KONAWE — Kawasan pesisir Tanjung Lalimbue di Kabupaten Konawe, Sulawesi Tenggara, bakal menjadi tempat tetap bagi kegiatan perkemahan tahunan Gerakan Pramuka. Rencana ini disampaikan langsung oleh Wakil Bupati Konawe yang juga menjabat Ketua Kwarcab Gerakan Pramuka Konawe, H. Syamsul Ibrahim, pada Minggu (30/8/2026).
Lahan yang disiapkan membentang sekitar 1,8 kilometer, mulai dari kawasan Pantai Batu Gong di Kecamatan Lalonggasumeeto hingga pesisir Desa Tombatu dan Desa Lalimbue di Kecamatan Kapoiala.
Bukan Sekadar Kemah, tetapi Promosi Wisata Bahari
Syamsul menilai kawasan ini tidak hanya cocok untuk kegiatan luar ruang, tetapi juga memiliki panorama alam yang mendukung.
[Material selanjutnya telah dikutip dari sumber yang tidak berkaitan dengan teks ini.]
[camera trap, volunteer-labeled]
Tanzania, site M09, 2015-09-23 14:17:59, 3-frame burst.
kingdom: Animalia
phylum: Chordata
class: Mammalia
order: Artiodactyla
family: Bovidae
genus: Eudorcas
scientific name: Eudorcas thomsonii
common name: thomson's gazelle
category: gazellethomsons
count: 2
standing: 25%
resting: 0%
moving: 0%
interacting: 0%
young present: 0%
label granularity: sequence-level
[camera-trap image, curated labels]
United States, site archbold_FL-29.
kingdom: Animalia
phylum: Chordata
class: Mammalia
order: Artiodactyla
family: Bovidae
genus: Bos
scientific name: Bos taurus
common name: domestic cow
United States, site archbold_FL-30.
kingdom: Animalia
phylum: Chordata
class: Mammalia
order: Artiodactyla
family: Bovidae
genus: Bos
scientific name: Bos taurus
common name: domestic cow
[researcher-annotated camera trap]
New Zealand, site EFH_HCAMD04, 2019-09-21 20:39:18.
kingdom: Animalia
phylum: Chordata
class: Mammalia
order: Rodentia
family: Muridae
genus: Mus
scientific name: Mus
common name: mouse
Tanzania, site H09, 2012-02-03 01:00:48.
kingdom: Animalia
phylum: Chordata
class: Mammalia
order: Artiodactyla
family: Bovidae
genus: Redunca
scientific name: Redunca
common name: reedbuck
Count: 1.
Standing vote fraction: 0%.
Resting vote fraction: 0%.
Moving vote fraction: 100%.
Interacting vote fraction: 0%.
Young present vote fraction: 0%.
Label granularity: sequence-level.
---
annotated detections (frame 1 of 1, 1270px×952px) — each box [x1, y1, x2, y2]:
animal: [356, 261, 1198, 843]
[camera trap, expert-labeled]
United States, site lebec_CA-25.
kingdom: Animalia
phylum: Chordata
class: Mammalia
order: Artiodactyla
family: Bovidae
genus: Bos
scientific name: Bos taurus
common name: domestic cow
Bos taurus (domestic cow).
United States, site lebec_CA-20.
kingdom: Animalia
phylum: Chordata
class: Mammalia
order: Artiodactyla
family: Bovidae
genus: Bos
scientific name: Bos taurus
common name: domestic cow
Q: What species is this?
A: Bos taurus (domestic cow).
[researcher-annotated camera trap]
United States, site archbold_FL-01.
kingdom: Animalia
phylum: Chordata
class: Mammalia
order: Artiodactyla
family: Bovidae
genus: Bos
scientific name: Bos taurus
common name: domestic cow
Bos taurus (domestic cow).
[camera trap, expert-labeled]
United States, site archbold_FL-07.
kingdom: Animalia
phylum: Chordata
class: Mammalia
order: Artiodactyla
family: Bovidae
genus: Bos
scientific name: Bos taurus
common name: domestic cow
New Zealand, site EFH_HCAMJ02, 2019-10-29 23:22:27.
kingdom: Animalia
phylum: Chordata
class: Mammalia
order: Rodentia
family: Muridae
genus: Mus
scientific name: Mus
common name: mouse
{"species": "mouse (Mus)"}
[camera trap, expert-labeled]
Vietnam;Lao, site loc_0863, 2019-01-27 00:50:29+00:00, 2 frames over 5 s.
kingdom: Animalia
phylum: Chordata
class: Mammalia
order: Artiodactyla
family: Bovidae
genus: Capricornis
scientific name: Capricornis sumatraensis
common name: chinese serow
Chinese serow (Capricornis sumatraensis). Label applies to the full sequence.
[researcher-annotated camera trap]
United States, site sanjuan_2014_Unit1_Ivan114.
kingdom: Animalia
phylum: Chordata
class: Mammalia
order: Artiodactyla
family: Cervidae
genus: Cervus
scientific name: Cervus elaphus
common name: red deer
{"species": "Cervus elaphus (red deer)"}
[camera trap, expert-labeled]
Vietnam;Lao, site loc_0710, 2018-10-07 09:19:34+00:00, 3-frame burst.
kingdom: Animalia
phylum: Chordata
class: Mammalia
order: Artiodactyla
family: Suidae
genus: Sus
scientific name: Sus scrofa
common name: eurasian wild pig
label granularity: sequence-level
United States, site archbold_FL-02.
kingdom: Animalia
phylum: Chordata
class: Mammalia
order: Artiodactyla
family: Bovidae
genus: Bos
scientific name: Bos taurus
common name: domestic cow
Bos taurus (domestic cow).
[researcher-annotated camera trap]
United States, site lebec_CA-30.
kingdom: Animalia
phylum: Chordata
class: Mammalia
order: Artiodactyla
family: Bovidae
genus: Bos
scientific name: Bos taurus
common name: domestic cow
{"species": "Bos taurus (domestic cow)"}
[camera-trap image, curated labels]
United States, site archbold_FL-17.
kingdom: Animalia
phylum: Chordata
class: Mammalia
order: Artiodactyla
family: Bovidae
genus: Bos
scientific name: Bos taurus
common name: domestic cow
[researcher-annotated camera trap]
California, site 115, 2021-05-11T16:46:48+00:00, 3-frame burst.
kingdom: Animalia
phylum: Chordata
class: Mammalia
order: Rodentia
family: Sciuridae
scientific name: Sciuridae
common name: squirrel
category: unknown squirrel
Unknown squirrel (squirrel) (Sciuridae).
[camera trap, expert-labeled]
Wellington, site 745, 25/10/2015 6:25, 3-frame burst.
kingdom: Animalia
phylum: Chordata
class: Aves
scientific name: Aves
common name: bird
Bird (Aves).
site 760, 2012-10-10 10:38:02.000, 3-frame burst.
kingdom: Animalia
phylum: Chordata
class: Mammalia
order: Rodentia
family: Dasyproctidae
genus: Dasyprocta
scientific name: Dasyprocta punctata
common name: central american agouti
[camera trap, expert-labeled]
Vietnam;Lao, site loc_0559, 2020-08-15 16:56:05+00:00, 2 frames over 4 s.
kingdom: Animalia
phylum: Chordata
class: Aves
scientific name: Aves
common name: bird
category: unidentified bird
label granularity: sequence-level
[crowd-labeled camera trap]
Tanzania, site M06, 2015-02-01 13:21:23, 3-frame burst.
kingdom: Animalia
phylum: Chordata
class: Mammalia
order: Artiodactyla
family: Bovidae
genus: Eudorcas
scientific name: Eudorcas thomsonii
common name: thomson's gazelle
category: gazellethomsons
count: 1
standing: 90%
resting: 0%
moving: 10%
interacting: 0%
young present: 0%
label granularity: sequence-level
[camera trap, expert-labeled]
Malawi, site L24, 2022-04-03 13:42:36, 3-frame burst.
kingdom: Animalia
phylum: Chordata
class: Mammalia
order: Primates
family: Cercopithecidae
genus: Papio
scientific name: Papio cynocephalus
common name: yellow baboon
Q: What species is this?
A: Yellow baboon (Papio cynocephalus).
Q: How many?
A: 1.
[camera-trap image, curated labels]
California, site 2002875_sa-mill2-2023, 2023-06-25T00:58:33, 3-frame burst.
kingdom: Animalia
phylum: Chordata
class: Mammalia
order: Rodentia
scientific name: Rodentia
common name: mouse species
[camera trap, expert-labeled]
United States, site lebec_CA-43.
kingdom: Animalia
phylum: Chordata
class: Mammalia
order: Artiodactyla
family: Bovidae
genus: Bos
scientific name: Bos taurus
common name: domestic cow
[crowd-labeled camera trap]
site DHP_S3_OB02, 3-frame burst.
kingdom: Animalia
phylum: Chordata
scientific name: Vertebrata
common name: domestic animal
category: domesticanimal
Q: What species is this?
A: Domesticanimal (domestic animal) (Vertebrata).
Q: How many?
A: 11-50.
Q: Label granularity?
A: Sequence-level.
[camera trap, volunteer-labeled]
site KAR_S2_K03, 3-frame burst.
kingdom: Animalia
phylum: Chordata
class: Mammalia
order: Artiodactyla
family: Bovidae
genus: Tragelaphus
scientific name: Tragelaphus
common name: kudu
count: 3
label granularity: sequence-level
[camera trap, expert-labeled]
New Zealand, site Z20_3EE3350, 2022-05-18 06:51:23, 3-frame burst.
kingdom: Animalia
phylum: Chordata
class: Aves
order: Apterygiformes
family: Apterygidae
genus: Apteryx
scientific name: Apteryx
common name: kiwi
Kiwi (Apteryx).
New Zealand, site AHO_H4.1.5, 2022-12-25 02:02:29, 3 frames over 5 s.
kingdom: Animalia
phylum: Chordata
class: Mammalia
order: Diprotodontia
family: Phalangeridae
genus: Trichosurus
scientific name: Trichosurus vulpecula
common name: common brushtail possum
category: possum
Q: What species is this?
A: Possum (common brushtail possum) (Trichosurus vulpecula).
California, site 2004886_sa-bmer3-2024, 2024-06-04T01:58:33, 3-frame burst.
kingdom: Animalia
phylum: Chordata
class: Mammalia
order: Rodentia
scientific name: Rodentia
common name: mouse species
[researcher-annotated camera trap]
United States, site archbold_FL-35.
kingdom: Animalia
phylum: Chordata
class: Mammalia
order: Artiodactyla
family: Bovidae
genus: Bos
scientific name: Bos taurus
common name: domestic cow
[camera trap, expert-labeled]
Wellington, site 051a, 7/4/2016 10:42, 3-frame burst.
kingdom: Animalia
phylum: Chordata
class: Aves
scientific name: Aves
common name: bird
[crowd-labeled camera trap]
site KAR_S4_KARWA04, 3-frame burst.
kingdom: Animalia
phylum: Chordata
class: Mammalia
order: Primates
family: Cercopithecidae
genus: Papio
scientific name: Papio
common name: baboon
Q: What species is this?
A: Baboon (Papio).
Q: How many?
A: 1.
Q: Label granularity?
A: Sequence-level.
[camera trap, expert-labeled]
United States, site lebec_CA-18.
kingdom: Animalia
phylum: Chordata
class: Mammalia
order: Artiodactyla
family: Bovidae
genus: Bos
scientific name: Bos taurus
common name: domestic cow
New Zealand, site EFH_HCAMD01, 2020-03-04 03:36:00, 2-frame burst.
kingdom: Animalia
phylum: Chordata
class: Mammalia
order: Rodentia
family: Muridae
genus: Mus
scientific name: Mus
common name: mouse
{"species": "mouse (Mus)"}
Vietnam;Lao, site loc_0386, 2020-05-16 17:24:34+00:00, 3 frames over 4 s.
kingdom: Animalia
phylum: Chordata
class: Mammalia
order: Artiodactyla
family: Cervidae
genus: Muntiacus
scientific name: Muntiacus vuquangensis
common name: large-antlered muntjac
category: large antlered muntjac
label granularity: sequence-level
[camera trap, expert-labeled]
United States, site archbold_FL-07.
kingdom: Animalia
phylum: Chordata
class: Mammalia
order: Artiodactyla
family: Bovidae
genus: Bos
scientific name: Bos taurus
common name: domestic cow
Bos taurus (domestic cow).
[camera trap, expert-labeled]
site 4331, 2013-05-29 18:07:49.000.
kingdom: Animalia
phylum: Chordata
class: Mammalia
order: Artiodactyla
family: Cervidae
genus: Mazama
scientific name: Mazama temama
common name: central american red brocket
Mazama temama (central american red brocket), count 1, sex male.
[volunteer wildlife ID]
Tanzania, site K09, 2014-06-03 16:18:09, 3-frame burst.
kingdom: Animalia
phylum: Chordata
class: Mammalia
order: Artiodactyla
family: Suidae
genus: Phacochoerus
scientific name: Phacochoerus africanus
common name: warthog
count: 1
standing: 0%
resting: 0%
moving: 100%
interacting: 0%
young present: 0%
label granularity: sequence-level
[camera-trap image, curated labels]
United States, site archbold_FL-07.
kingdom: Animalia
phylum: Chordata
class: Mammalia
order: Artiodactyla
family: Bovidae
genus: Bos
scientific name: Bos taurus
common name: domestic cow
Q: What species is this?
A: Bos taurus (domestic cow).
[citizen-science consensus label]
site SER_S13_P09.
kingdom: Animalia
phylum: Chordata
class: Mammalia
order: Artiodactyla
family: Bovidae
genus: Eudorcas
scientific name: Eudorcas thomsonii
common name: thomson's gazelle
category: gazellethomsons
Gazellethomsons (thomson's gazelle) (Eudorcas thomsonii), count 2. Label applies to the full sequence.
Menurutnya, konsep perkemahan nanti akan memadukan aktivitas kepemudaan dengan potensi wisata bahari yang dimiliki Konawe.
"Kawasan ini akan kita siapkan untuk kegiatan tahunan Kwarcab. Artinya, kita akan membuat kemah eksklusif di sepanjang pantai Tanjung Lalimbue," ujar Syamsul dalam pernyataannya.
Dengan bentangan pantai yang panjang, lokasi ini dinilai mampu menampung berbagai kegiatan. Mulai dari perkemahan, kegiatan sosial, edukasi lingkungan, hingga pembinaan kepemudaan.
Dampak Ekonomi untuk Warga Sekitar
Rencana ini diharapkan memberi dampak langsung bagi perekonomian masyarakat yang bermukim di sekitar Tanjung Lalimbue. Pelaksanaan kegiatan yang rutin setiap tahun dinilai membuka peluang bagi pelaku usaha lokal untuk mengembangkan UMKM, kuliner, jasa, dan produk ekonomi kreatif.
"Jadi bukan hanya kegiatan Pramuka, tetapi bagaimana kawasan ini juga kita kenalkan sebagai salah satu destinasi wisata yang ada di Konawe," katanya.
Syamsul menegaskan, kegiatan Gerakan Pramuka harus memberikan manfaat yang lebih luas, tidak hanya untuk organisasi semata. Potensi wisata dan ekonomi masyarakat perlu diintegrasikan dengan berbagai program kepramukaan.
"Kegiatan Pramuka harus punya dampak, bukan hanya untuk organisasi, tetapi juga untuk masyarakat dan daerah," pungkasnya.
Realisasi Bertahap Menanti Dukungan Daerah
Eks anggota DPRD Sultra itu berharap gagasan ini dapat direalisasikan secara bertahap. Dukungan dari pemerintah daerah, masyarakat, jajaran Kwarcab, serta pengurus Pramuka di tingkat kecamatan menjadi kunci utama kelancaran proyek ini.
Keberadaan lokasi kemah permanen ini sekaligus menjadi sarana memperkenalkan potensi pesisir Konawe kepada peserta Pramuka yang datang dari berbagai wilayah di Sulawesi Tenggara.